The full-dose vaccination rate (%) = the number of individuals who had received a specific vaccine in full doses/the number of individuals who should receive this vaccine in full doses × 100%.

The vaccination rate of a specific vaccine (%) = the number of individuals who had received the vaccine/the number of individuals who should receive this vaccine × 100%.

The vaccination rate of a specific vaccine after treatment (%) = (the total number of individuals who had received the vaccine before and after treatment – the number of deaths in this population during treatment)/(the number of individuals who should receive this vaccine – the number of deaths in this population during treatment) * 100%.

The comparison of coverage of the vaccines is population based. Since 2007, the vaccination rate of all kinds of NIP vaccines for general population in China has been set at 90%, and the published AEFI data of the general population were 25.60–38.94/100,000 doses [Citation19].

2.5. Statistical analysis

In this study, SPSS 23.0 was used for statistical analysis. A descriptive statistical analysis was performed on the basic vaccination rate of CHT. The χ2 test was adopted to perform a comparative analysis of (1) the overall NIP vaccination status between different age groups; (2) the NIP vaccination status of CHT before and after treatment; and (3) the NIP vaccination resuming status between different age groups and different time intervals after treatment. P < 0.05 indicated that the difference was statistically significant.

2.6. Ethical considerations

This program was approved by the ethics committee of Hangzhou Center for Disease Control and Prevention (the relevant judgment’s reference number: 2021–18) and the ethics committee of Children’s Hospital Zhejiang University School of Medicine (the relevant judgment’s reference number: 2022-IRB-028).

3. Results

3.1. Demographic characteristics ()

A total of 2,874 CHT were enrolled in this study, including 1,669 males (58.07%) and 1,205 females (41.93%). The average age of these patients was 10.91 ± 5.343 years old. Six hundred and eighty-eight patients (23.9%) were under the age of 7, 1,156 (40.2%) between the age of 7 and 12, and 1,030 (35.9%) were over the age of 13 (including 13). Seven hundred and seventy-five patients were registered permanent residence in Hangzhou (27.0%), 1,598 with registered permanent residence in other cities of Zhejiang Province (55.6%), and the other 501 were with registered permanent residence in other provinces (17.4%). In terms of vaccination status, 1975 people (68.7%) were registered, while the rest were not registered (899, 31.3%). After chemotherapy, 1,688 patients (85.5%) registered, 170 (8.6%) lost to follow-up, and 117 patients (5.9%) died.
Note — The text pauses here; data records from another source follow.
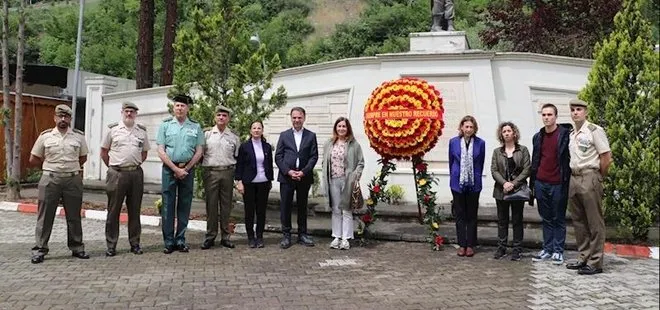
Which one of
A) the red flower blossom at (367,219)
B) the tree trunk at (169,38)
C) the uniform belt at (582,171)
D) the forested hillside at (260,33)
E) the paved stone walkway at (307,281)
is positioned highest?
the forested hillside at (260,33)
Table 1. Sample characteristics (N = 2874).

3.2. The vaccination status of NIP vaccines in CHT before chemotherapy ()

The NIP vaccination status of 1975 CHT who had vaccination records was analyzed. The results showed that the vaccination rate of these patients was lower than 90% before the initial diagnosis. HepB1 had the highest first-dose vaccination rate (89.42%), while MPV-AC1 had the lowest first-dose vaccination rate (62.77%). HepB had the highest full-dose vaccination rate (86.03%), while MPV-AC had the lowest full-dose vaccination rate (34.22%).

Table 2. Vaccination status of NIP vaccines in children with hematologic tumors before chemotherapy (N = 1975).

3.3. Comparison of the NIP vaccination status of CHT before chemotherapy between different age groups

The analysis based on the ages at their initial diagnosis revealed that there were significant differences in the vaccination rates of 8 kinds of NIP vaccines (22 doses in total) among the three groups (P < 0.001). With an increase in their age at their initial diagnosis, the vaccination rate of BCG, HepB, PV1–3, DTaP1–3, and MPV-A1–2 decreased, while that of DT and MPV-AC2 increased. Other vaccines had the highest vaccination rate in patients between the age of 4 and 7 ().

Table 3. Comparison of the vaccination rates of NIP vaccines in children at different diagnosed ages (N = 1975).

3.4. Comparison of the vaccination resuming status of CHT between different age groups and different time intervals after chemotherapy ()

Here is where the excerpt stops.